Haçiko her akşam ”sahibim metrodan gelecek” diye inatla bekledi. Haftalar, aylar boyunca her akşam Tokyo metrosunun Shibuya İstasyonu’nun kapısına gitti. Haçiko tam 9 yıl boyunca sahibinin gelmesini bekledi. 1935’te, 11 yaşındayken metronun kapısında öldü.
Bugün Tokyo’ya gidenlerin Shibuya istasyonunun kapısında karşılaştığı köpek heykeli Haçiko’dur. Japonlar, sadakat ve insan-hayvan ilişkisinin sembolü olarak ölümünden hemen sonra 9 yıl boyunca sahibini beklediği yere Haçiko’nun heykelini diktiler.”

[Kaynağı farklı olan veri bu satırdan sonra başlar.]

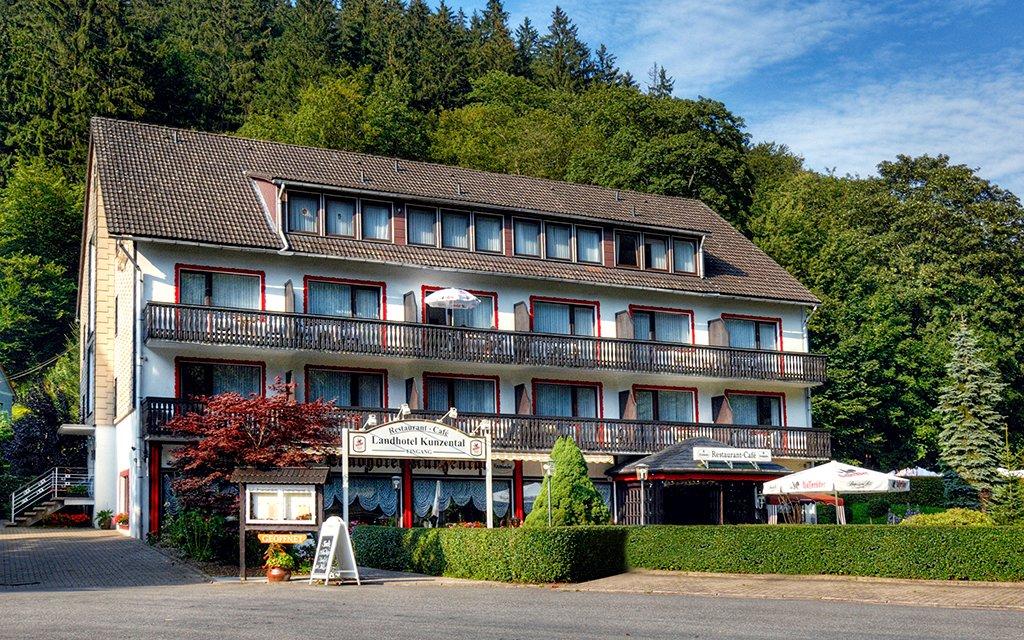 Zorge Landhotel Kunzental aussen Außenansicht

Bu yaşanan olayın çok benzerlerini biraz dikkatle bakarsanız her yerde görebilirsiniz. Lakin bu sadakate ve vefaya insanın karşılığı çoğu zaman vefasızlık ve nankörlükle olmuştur. Bırakın barınakları ki barınakların hali öyle içler acısıdır ki onunla ilgili ayrı bir yazı yazmak gerekir, sokaklarda bile terk edilmiş nice istenmeyen canlar görürsünüz. Her gün gerek besleme noktalarımda; gerek evimin, iş yerimin etrafında, gerekse bana sosyal medya üzerinden ulaşan insanlar aracılığıyla onlarca can görüyor duyuyorum. Boynunda kalın tasma izleriyle Alman kurtları, kim bilir kaç kere yavru alınmış, memeleri yavru emzirmekten bitap düşmüş Golden’lar, tek gözü kör olmuş, yaşlanmış av köpekleri ve daha niceleri… Sadece köpekler değil elbet, daha birkaç gün önce, o çok para verilerek satın alınan (bir canlıya para ödeyerek sahip olma kavramını asla anlayamıyorum, bana sadece köleliği çağrıştırıyor) “kırık kulaklı” denilen Scottish fold cinsi bir kediyi çöp kenarında buldum. Yaşı büyük, kilolu ve tertemizdi. Etrafta çok köpek olan bir alan olduğu için orada bırakamazdım; çünkü evde büyüyen bir kedi, içgüdülerini hayatı boyunca kullanmadığından köpeklerden nasıl kaçacağını, nasıl yemek bulacağını, tehlikeleri ayırt etmeyi sokakta büyüyen bir kedi kadar bilemez ki günümüz şartlarında onların da içgüdülerinin sokak yaşamına uygunluğu tartışılır.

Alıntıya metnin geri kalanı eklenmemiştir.